■ What is needed: Please count the lines in the records below that contain the word "cloth". Reply with the number alone.

■ Input material:
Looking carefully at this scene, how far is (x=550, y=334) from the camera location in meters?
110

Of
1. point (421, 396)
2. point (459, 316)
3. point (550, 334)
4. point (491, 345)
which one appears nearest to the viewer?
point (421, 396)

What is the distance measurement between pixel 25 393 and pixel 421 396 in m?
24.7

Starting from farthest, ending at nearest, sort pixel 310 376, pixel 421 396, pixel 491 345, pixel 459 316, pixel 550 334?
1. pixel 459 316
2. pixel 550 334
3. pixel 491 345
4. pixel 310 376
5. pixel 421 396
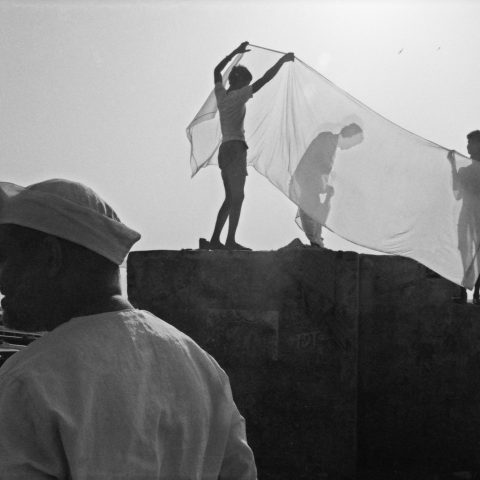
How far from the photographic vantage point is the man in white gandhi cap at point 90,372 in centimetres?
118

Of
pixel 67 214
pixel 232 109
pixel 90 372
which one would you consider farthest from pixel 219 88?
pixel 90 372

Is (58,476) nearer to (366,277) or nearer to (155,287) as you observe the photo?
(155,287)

==

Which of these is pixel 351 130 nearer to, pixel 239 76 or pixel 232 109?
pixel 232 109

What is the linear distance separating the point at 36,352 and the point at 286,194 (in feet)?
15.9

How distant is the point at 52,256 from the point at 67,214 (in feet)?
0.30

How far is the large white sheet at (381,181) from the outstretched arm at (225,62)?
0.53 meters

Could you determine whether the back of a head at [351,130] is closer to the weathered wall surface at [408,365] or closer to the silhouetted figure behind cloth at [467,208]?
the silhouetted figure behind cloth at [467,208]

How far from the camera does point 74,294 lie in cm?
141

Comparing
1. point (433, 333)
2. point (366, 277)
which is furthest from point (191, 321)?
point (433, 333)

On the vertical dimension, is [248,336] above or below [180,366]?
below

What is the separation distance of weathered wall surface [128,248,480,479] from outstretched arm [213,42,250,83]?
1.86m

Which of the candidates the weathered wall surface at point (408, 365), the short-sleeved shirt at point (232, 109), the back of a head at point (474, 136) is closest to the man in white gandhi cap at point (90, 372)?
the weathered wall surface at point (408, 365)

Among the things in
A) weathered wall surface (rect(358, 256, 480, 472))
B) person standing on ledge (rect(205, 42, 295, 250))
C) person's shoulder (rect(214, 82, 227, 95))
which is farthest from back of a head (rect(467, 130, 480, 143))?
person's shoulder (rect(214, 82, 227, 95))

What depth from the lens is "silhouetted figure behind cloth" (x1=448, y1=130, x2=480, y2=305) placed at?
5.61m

---

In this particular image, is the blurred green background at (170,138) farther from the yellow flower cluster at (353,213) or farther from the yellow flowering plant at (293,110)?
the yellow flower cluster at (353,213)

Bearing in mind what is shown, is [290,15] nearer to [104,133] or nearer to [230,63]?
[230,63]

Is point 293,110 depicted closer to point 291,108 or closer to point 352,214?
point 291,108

■ Response: 3